After graduating college, starting my career, and starting my family, I made my way back to my art as a way of finding myself again. You know what happens to us as young moms. We spend all our time taking care of everyone in the family and forget to take care of ourselves. We forget who we really are!! So for years I took art classes with acrylic or oil paint. I loved them all. I even got in student shows and thought that was absolutely amazing.

After stepping away again due to rough family issues, I returned again 10 years ago with a vengeance. I really studied my life experience. I really tried to realize what it was that always drew me to art and how could I truly express all the the art living inside of me. It was then that I realized that all along since even a young age, it has always been about the color. I am just transfixed by color. I know I see all the extra colors that are available to the human eye. And I think I actually have a little synesthesia, which is when you feel physical feelings/emotions in response to certain color combinations. And what an amazing feeling it is when I reach that space in a painting where I get a “ZING” of energy racing through my body because the color combination really speaks to me. I even have negative energy when colors are not jiving right. I have a very hard time leaving a painting in the studio when its going through that ugly phase that all paintings go through. I want to keep working to get it out of that phase. But in life, that doesn’t always work. Most of the time at this point I am OK with it, but there are nights that I feel so bothered that the work is just not coming together. Sometimes I even put paintings away for a couple weeks, but for some reason, there is always a new direction to take when I rediscover them.

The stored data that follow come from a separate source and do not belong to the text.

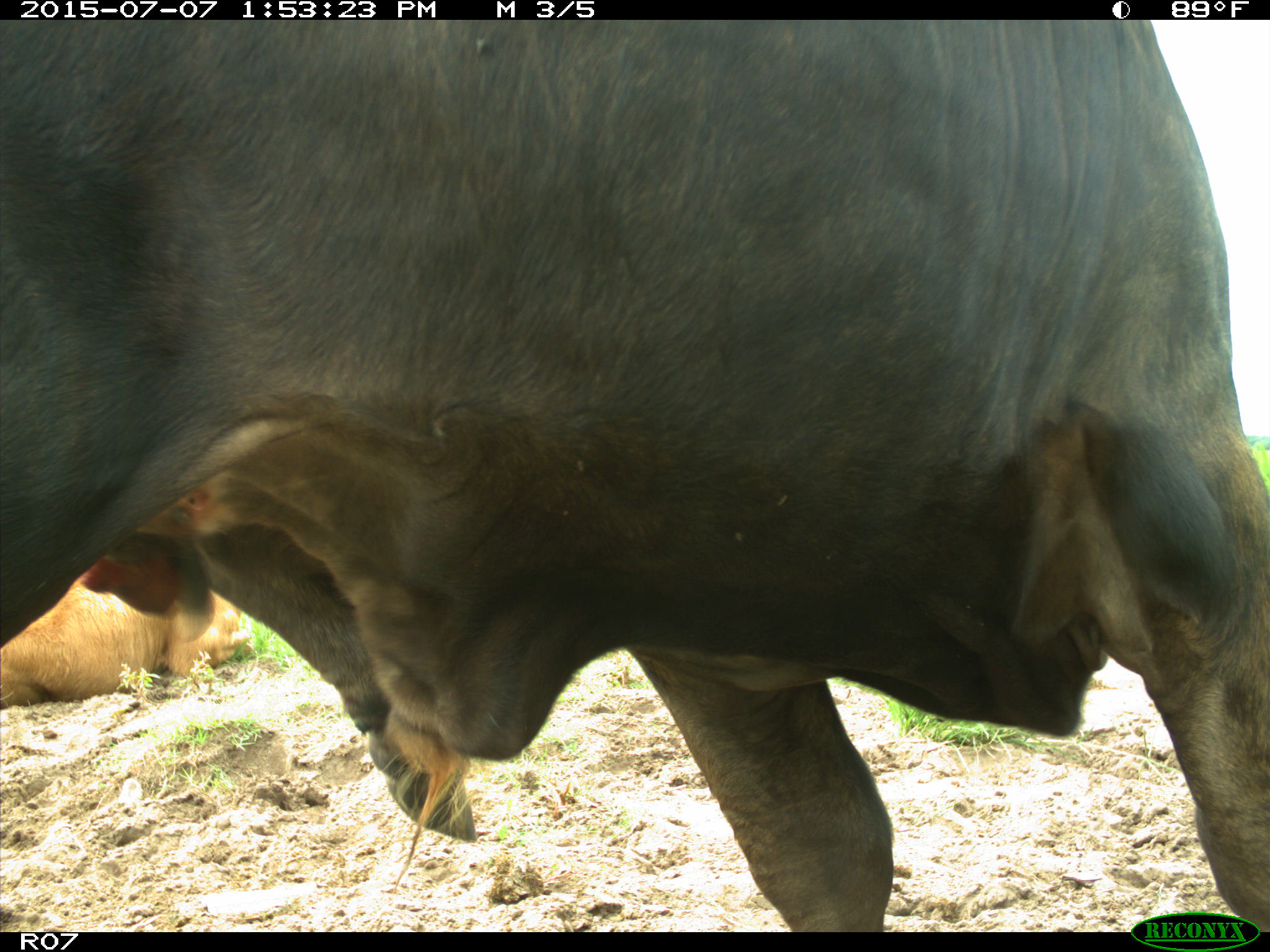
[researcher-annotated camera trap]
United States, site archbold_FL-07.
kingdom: Animalia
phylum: Chordata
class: Mammalia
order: Artiodactyla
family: Bovidae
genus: Bos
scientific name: Bos taurus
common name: domestic cow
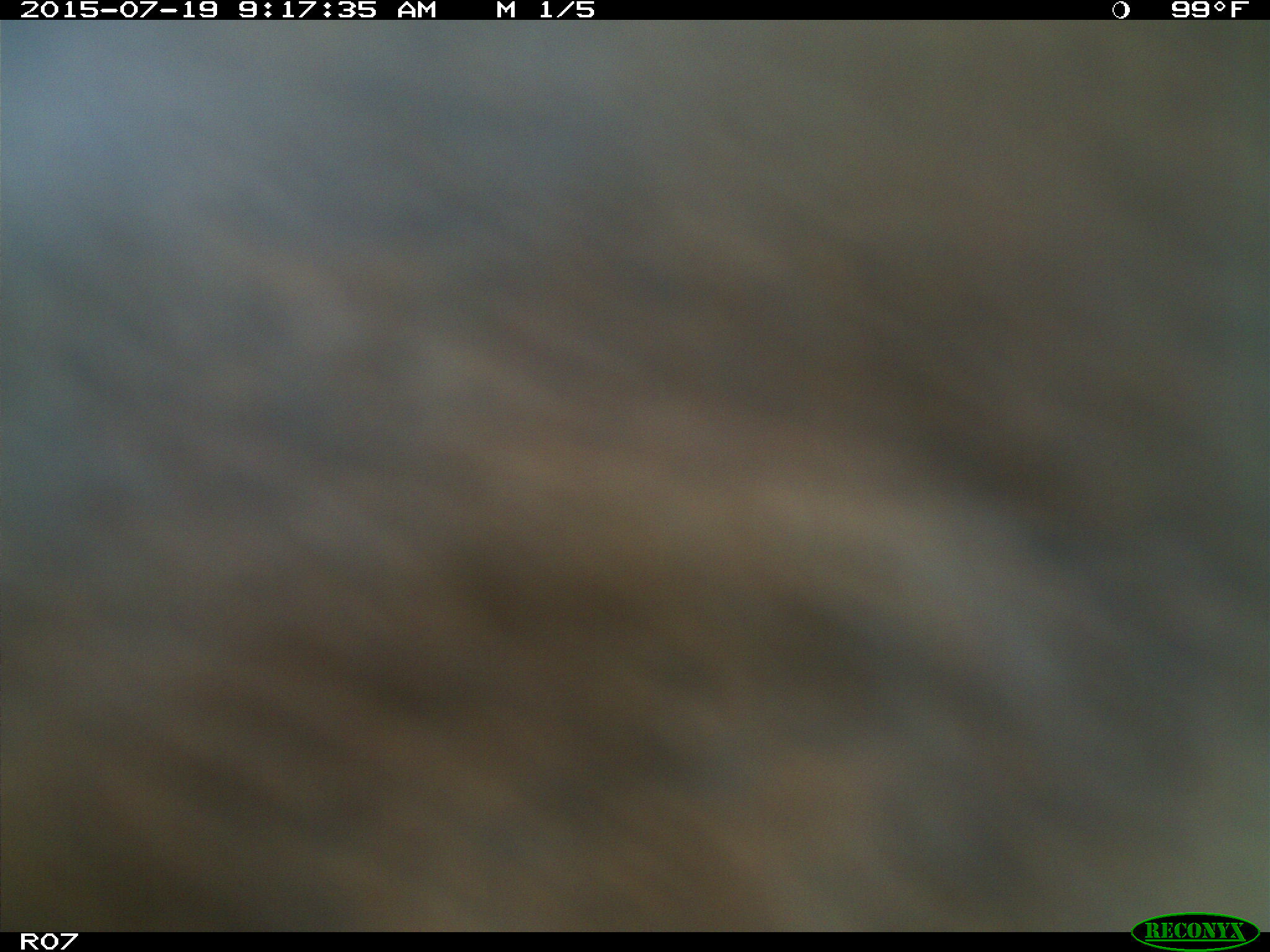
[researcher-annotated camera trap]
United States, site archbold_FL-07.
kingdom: Animalia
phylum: Chordata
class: Mammalia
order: Artiodactyla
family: Bovidae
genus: Bos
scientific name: Bos taurus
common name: domestic cow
Bos taurus (domestic cow).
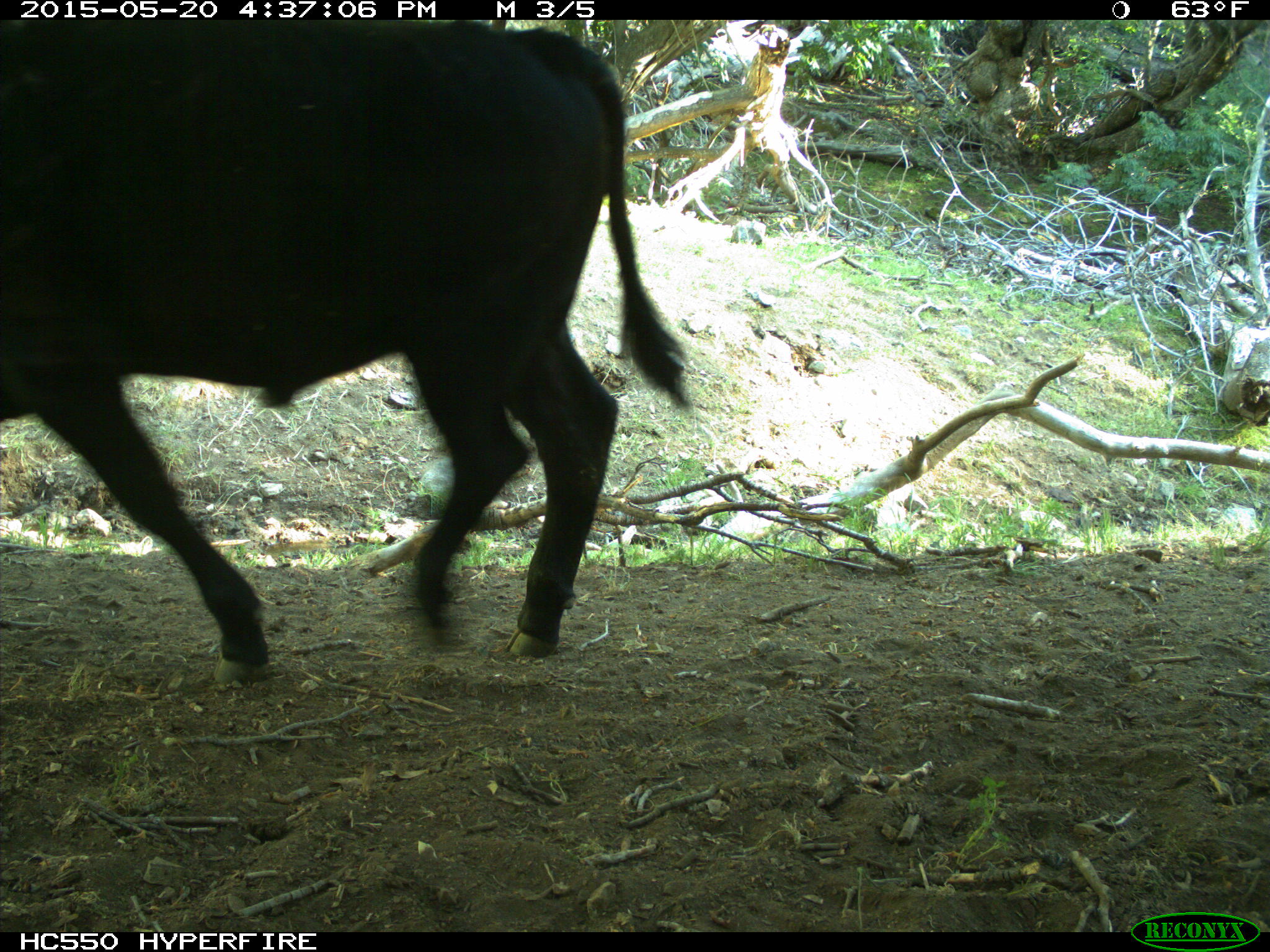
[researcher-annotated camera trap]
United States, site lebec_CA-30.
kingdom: Animalia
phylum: Chordata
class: Mammalia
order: Artiodactyla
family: Bovidae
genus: Bos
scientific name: Bos taurus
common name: domestic cow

So that’s it. My life’s work is to explore color, color palettes, and all the ways that colors interact with each other and the viewer. My hope is that my work spurs on the amazing emotions that I feel within the viewer. I hope the energy gets transported from me to you. I hope that the wonder of the color interplay hold the viewers attention, with new minute details to discover each time you view it. The process of creating the work is for me, but the painting is not for me. It’s for YOU, the viewer. And that my friends is truly the most remarkable thing to me. I’m honored that this is how I’ve been created. I’m thankful for every time that I was not understood as a child or teen, because I think my whole life experience led me here - to my life’s work. Without the love, the children, the travel, the nature, the beauty of Florida, I would not be able to create this work. I’ve never felt more like my true authentic self than I do when I’m painting, and I’m so thankful that I have this platform to share it with you!! I pray you always feel that energy from me in everything I do, because I know I was created to be a creative!!!